Bassist Nikki Sixx and singer Vince Neil were kind enough to speak to us for a few minutes at this big (and somewhat sad) event. They shared their memories of the group's remarkable rise to the top, and gave fans some idea of what they can expect on the upcoming tour.
The tour is a celebration of your music and history, but it's also for the fans. Can you talk about what it means for the fans that have supported you over the years and if you'll be doing anything special on this tour?
Vince Neil: Just like every tour it’s going to be over the top and crazy, good music. That’s why we’re bringing [opening act] Alice Cooper with us. He fits right in that mold with us with the theatrics and the great songs. So, I’m excited for this tour and the fans will be too. It’s bittersweet for the fans, it’ll be the last one where they can see Motley. I guess life goes on.
What does it mean to have someone like Alice Cooper to come and open the show?
Nikki Sixx: When I was a kid, these guys were all playing guitars and this other kid had a drum kit and we went to his house. I remember walking into his garage and he had this huge poster of Alice and he had the snake wrapped around his neck and the gothic makeup. I was like, what the hell is that? He goes, "It’s Alice Cooper." I’ve been hooked ever since. His music first and foremost is the thing I listen to, but his performances, like Motley Crue, are over the top.

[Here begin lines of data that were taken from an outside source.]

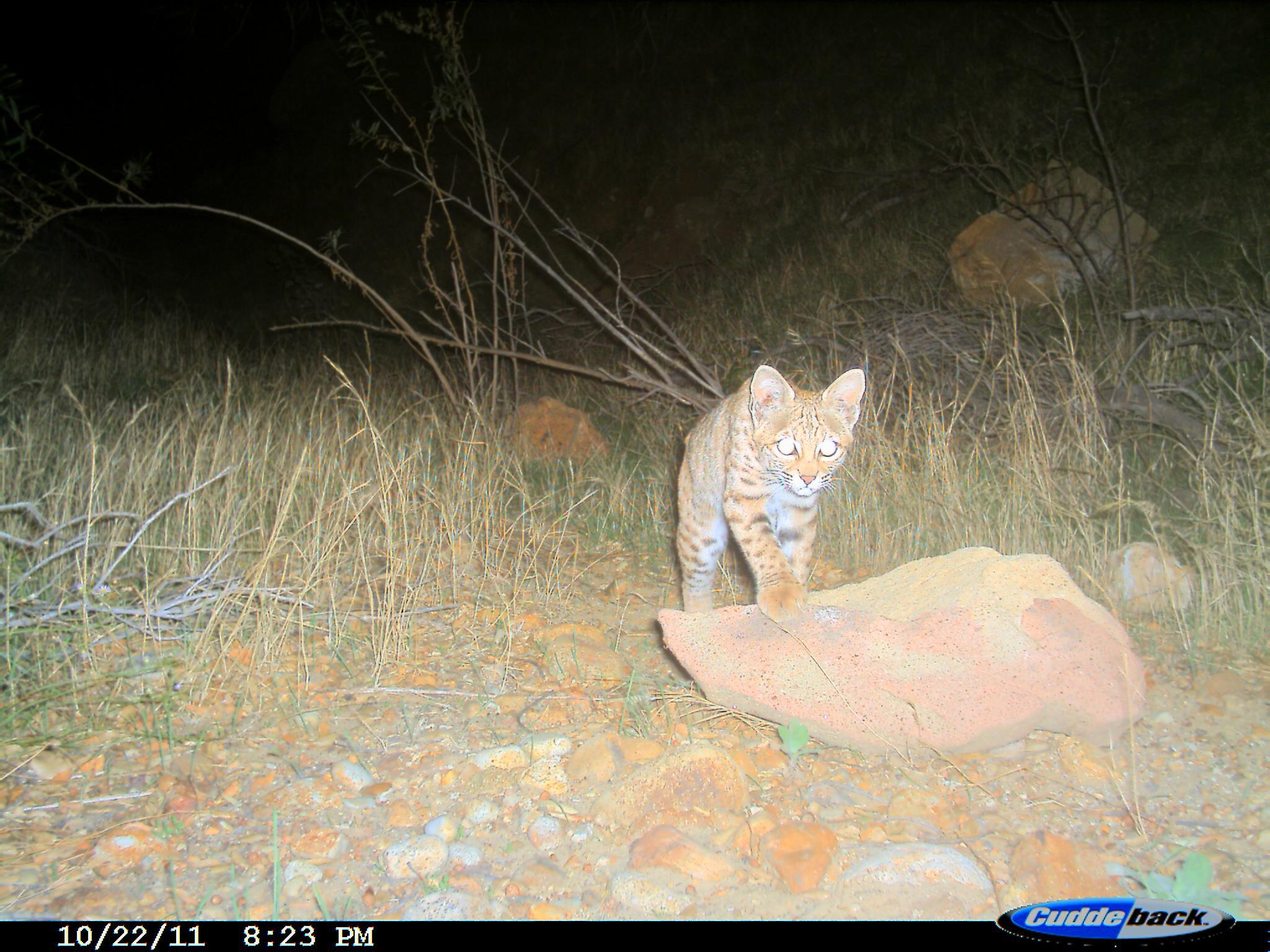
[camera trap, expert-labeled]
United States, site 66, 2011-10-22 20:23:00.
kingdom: Animalia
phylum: Chordata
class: Mammalia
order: Carnivora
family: Felidae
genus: Lynx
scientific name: Lynx rufus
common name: bobcat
Bobcat (Lynx rufus).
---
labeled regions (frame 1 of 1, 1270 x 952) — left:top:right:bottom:
bobcat: 673:362:866:631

Throughout your career, there have been great tours and albums. For each of you personally, is there an album/tour cycle that was the most rewarding creatively and personally?
Vince Neil: Probably 'Girls, Girls, Girls.' We had just finished up our 'Theater of Pain' thing which was cool, but then it was a little too slick. We kind of got grungy for 'Girls, Girls, Girls.' We all had street biker gang gear. That tour was mine.
Nikki Sixx: It still didn’t feel like we were one of the biggest bands in the world, we were still fighting for that crown during 'Girls, Girls, Girls.' By the time we hit 'Dr. Feelgood,' all bets were off. We had arrived. We did a lot of work to get there. I think it was hard for us, for as much work as we’d put into 'Girls, Girls, Girls' we knew that album was a No. 1 album. But with payola, we were cheated out of our No. 1 record. Whitney Houston debuted at No. 1 [instead], and I think at that moment we said that was never going to happen to us again. We decided to make one of the greatest records of our career. We hunkered down for, God how long were we in Vancouver?
Vince Neil: Nine months.
Nikki Sixx: Nine months, just working and re-writing lyrics and re-doing vocals. Working, working, working so no one could ever take that away from us, and we got our No. 1. I like to call it our second No. 1 record!